Choose a reason for hiding this comment

The reason will be displayed to describe this comment to others. Learn more.

Nice work on the dynamic bucket framework. Posted inline comments on six correctness items I think should be addressed before merge. Happy to clarify any of them. Summary of the must-fix list:

  1. schema.bucket_keys() still returns full primary keys while read-side pruning uses trimmedPrimaryKeys() — silent data loss on partitioned fixed-bucket PK tables.
  2. has_primary_keys computed from trimmed_primary_keys() misroutes PK == partition tables to the append writer.
  3. Cross-partition detection is too narrow; partial PK/partition overlap is missed and old-partition DELETE is never emitted.
  4. DV + Deduplicate read path now hits KeyValueFileReader which rejects deletion files — hard error regression.
  5. _VALUE_KIND column is added only when has_deletes=true, so a single writer can see two different Arrow schemas across batches.
  6. New IndexManifest write schema is missing _GLOBAL_INDEX, which the PR's new merge logic will silently drop on round-trip.
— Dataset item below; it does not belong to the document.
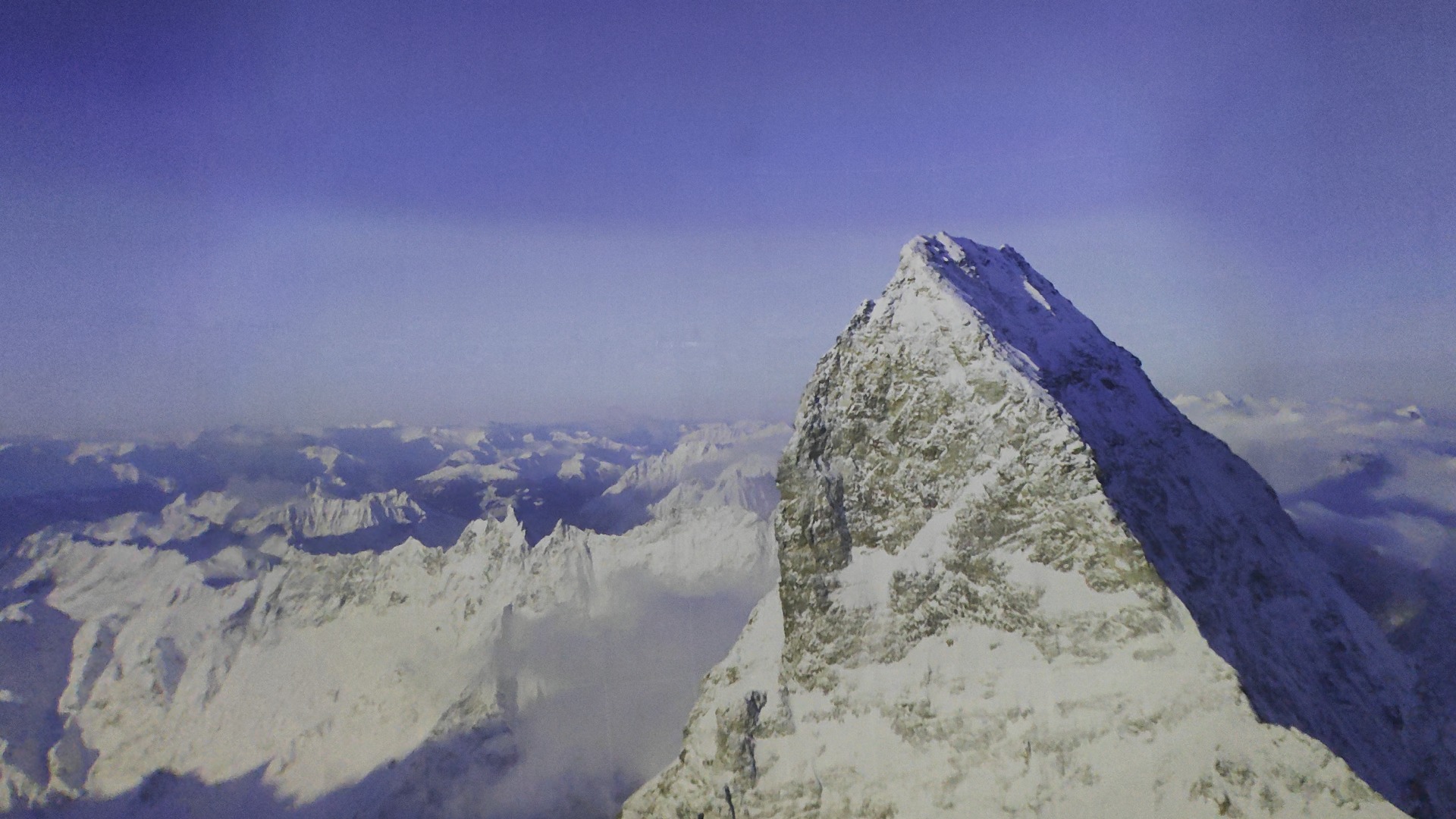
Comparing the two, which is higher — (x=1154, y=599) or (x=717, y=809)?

Also suggesting regression tests for each.

.filter(|pk| !partition_set.contains(pk.as_str()))
.cloned()
.collect()
}
Copy link
Copy Markdown
Contributor

Choose a reason for hiding this comment

The reason will be displayed to describe this comment to others. Learn more.

Must-fix (P1, silent data loss). The real target is TableSchema::bucket_keys() at line 145 of this file (outside this hunk, so leaving the comment here).

bucket_keys() still returns self.primary_keys.clone() when no explicit bucket key is set, but the read path added in this PR falls back to trimmed_primary_keys() in two places:

  • crates/paimon/src/table/read_builder.rs:57-63 (bucket_predicate)
  • crates/paimon/src/table/table_scan.rs:511-517 (bucket_key_fields)

On a fixed-bucket partitioned PK table (PARTITIONED BY (pt) + PK (pt, id), default bucket key), writes compute hash([pt, id]) % N, but a query WHERE pt='a' AND id=5 computes the target bucket via hash([id]) % N. The target set at table_scan.rs:181-190 then prunes the real bucket and the query silently returns zero rows.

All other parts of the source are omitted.